##### PROVIDED INFORMATION

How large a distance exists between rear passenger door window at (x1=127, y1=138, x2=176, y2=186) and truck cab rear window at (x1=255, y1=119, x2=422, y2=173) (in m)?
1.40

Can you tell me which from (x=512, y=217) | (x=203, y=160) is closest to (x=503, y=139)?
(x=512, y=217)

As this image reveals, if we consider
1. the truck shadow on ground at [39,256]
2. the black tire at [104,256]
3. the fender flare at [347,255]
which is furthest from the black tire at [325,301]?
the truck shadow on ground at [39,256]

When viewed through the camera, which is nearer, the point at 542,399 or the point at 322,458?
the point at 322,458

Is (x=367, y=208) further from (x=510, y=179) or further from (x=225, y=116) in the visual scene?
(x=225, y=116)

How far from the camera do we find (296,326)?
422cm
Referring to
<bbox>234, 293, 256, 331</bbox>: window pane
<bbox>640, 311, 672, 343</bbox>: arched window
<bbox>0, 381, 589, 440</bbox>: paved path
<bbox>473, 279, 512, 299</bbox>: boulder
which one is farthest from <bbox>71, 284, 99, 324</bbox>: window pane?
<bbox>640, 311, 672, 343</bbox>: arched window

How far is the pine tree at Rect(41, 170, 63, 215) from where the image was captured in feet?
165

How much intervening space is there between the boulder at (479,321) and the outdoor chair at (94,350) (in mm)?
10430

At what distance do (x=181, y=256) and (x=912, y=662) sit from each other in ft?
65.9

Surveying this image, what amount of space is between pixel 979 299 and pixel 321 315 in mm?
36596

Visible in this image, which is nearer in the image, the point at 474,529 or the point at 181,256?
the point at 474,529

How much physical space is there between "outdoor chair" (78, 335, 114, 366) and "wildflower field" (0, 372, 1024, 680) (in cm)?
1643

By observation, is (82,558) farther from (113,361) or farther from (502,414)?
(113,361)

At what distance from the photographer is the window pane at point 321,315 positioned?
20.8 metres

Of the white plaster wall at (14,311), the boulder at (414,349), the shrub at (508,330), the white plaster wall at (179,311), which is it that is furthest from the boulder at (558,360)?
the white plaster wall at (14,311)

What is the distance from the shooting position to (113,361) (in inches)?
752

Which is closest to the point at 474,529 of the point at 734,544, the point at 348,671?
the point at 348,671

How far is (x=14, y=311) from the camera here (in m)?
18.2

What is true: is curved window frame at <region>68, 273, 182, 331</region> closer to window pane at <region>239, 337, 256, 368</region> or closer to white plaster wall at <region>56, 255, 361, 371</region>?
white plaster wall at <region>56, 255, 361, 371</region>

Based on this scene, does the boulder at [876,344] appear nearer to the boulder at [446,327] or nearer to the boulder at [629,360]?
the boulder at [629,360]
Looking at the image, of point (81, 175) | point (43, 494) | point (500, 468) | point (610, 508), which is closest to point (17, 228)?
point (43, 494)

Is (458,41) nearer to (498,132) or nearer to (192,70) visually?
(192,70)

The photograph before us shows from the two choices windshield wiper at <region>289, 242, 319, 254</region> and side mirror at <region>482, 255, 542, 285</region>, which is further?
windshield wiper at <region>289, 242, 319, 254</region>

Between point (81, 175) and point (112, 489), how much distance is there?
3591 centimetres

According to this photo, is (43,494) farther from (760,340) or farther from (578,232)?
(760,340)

##########

Output the lines from the line containing "Of the white" to the end, both included; add nothing.

» **SOLUTION BELOW**:
Of the white plaster wall at (14,311), the boulder at (414,349), the shrub at (508,330), the white plaster wall at (179,311), which is it that is furthest from the boulder at (558,360)?
the white plaster wall at (14,311)

What is the distance from the shooting position to (113,361) (in inches)?
752

Which is closest to the point at 474,529 of the point at 734,544, the point at 348,671?
the point at 348,671

How far is (x=14, y=311) from the camera here (in m)?
18.2

What is true: is curved window frame at <region>68, 273, 182, 331</region> closer to window pane at <region>239, 337, 256, 368</region> or closer to white plaster wall at <region>56, 255, 361, 371</region>?
white plaster wall at <region>56, 255, 361, 371</region>

Based on this scene, does the boulder at [876,344] appear nearer to the boulder at [446,327] or nearer to the boulder at [629,360]?
the boulder at [629,360]
Looking at the image, of point (81, 175) | point (43, 494) | point (500, 468) | point (610, 508), which is closest to point (17, 228)?
point (43, 494)

Is (458,41) nearer to (498,132) or nearer to (192,70) visually?
(192,70)

The photograph before us shows from the two choices windshield wiper at <region>289, 242, 319, 254</region> and side mirror at <region>482, 255, 542, 285</region>, which is further?
windshield wiper at <region>289, 242, 319, 254</region>

Between point (81, 175) and point (112, 489), how much distance is there?
3591 centimetres

According to this photo, is (43,494) farther from (760,340) or farther from (578,232)?
(760,340)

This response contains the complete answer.